Advertisement
TÜRKİYE EKONOMİSİ ABONE OL

ANKARA (A.A) - 11.10.2010 - Devlet Bakanı ve Başbakan Yardımcısı Ali Babacan, 'Bizim bu Orta Vadeli Programımız, geçen seneki orta vadeli programımızın devamı niteliğindedir. Yepyeni bir felsefe, yepyeni bir bakış açısı, politika değişikliği yoktur. Burada ne bir aşırı sıkılaştırma ne de gevşetme vardır. Tedrici olarak her yıl makul ölçülerde kamu açıklarının düşürülerek götürülmesini getirecek bir bakış açısı vardır'' dedi.

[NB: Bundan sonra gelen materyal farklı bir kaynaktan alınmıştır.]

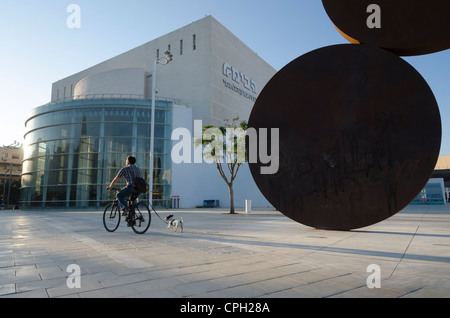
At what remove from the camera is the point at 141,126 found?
98.2ft

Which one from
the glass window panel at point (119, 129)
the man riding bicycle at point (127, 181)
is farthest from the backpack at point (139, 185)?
the glass window panel at point (119, 129)

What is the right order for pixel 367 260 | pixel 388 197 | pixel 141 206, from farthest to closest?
pixel 141 206
pixel 367 260
pixel 388 197

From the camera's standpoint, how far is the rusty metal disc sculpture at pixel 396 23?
3594mm

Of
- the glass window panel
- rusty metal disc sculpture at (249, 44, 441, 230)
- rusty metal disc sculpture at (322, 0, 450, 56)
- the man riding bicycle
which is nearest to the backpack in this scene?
the man riding bicycle

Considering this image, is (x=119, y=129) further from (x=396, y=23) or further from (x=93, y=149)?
(x=396, y=23)

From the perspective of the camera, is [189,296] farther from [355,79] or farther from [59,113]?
[59,113]

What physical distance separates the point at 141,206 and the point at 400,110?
20.4 ft

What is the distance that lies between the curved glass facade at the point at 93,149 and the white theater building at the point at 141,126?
0.09 meters

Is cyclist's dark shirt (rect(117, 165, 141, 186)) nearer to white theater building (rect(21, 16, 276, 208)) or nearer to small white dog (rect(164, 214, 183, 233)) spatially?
small white dog (rect(164, 214, 183, 233))

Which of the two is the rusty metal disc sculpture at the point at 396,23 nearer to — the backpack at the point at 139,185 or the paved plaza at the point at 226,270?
the paved plaza at the point at 226,270

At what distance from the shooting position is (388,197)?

Orta Vadeli Program ve Orta Vadeli Mali Plan konusunda düzenlediği basın toplantısında konuşan Bakan Babacan, bu yıl merkezi yönetim bütçe açığının yüzde 4 civarında biteceğini tahmin ettiklerini, bu oranın ileriye doğru basamak basamak azalmaya devam edeceğini kaydetti.

Faiz dışı denge açısından da basamak basamak pozitif rakamlara ulaşmak istediklerini belirten Babacan, ''Öyle birden bire yüzde 2, 3, 5'lere faiz dışı denge noktasına çıkma niyetinde değiliz. Makul bir şekilde basamak basamak faiz dışı dengemizi daha pozitif rakamlara götürmek istiyoruz'' dedi.

Gelecek yıl, küçük de olsa artı bir faiz dışı fazla öngörüldüğünü, ancak bunun pek çok ülkenin hala ciddi faiz dışı açıklar verdiği bir dönemde önemli olduğunu vurgulayan Bakan Babacan, bunun da yıllar itibariyle artırılmasını hedeflediklerini vurguladı.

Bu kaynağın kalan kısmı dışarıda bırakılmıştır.